--- Passage shown ---

Lyle Peterson, MD (CDC Image)

Usually in WNV outbreaks, Southern states bear the brunt, Petersen said, and “we’re following that pattern.”  47 states, with the exception of Alaska, Hawaii, and Vermont, have reported WNV activity in people, birds, or mosquitoes, while 38 states have reported human cases. Five of those 38 states — Texas, Mississippi, Louisiana, South Dakota, and Oklahoma — account for 75% of the reported cases and Texas alone accounts for almost half. As of Tuesday, 13 cases have been identified in Florida, none in Brevard or surrounding counties, 2 in Escambia County and 11 in Duval County. 

Majority Of Cases The Most Dangerous ‘Neuroinvasive’ Type

Petersen pointed out that it is hard to predict the magnitude of a WNV outbreak “until it’s almost over,” and the numbers reported to the CDC may be an underestimate because cases of WNV fever may not be reported to doctors and, if they are reported, may be misdiagnosed by the physician.

Texas has been the hardest hit state, with over half of the overall cases and deaths from WNV across the country.

Reported numbers of neuro-invasive WNV disease, such as meningitis or encephalitis, are usually accurate because most require hospital admission, in which well documented specific microbiological diagnosis is expected and usually complete. “So far this year, 56% of the reported cases (629) have been neuro-invasive,” Petersen said.

In Texas, where 323 of the reported cases have been neuro-invasive, including 142 of the 270 cases in Dallas County, airplanes are being used to spray for mosquitoes, primarily in Dallas County, replacing land-based spraying. The aerial spraying is being funded with a combination of federal and state funds, and officials in other areas of the state are now also requesting aerial spraying.

Minimize Risk–Protect From Mosquito Bites

Here are preventive measures recommended by the CDC that you and your family can take to protect yourself from mosquito bites:

  • Apply insect repellent to exposed skin. Generally, the the more active ingredient a repellent contains the longer it can protect you from mosquito bites. A higher percentage of active ingredient in a repellent does not mean that your protection is better—just that it will last longer. Click here for more on insect repellent active ingredients. Choose a repellent that provides protection for the amount of time that you will be outdoors.
    • Repellents may irritate the eyes and mouth, so avoid applying repellent to the hands of children.
    • Whenever you use an insecticide or insect repellent, be sure to read and follow the manufacturer’s DIRECTIONS FOR USE, as printed on the product.
    • For detailed information about using repellents, see the Insect Repellent Use and Safety questions.
  • Spray clothing with repellents containing permethrin or another EPA-registered repellent since mosquitoes may bite through thin clothing. Do not apply repellents containing permethrin directly to exposed skin. Do not apply repellent to skin under your clothing.

---

= Task brief =
Edit the West Nile virus article between "Usually in WNV" and "in Duval County.", inclusive, changing "Tuesday" to "Wednesday".

--- Data ---

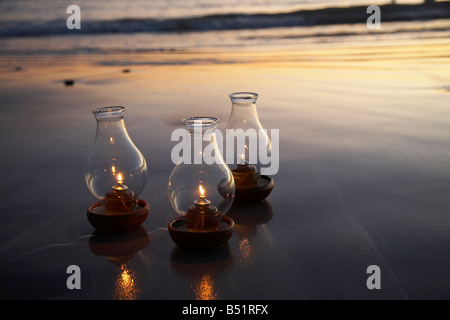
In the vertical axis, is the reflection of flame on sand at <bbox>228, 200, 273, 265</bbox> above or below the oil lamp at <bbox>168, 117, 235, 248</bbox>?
below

---

= Result of the task =
Usually in WNV outbreaks, Southern states bear the brunt, Petersen said, and “we’re following that pattern.”  47 states, with the exception of Alaska, Hawaii, and Vermont, have reported WNV activity in people, birds, or mosquitoes, while 38 states have reported human cases. Five of those 38 states — Texas, Mississippi, Louisiana, South Dakota, and Oklahoma — account for 75% of the reported cases and Texas alone accounts for almost half. As of Wednesday, 13 cases have been identified in Florida, none in Brevard or surrounding counties, 2 in Escambia County and 11 in Duval County.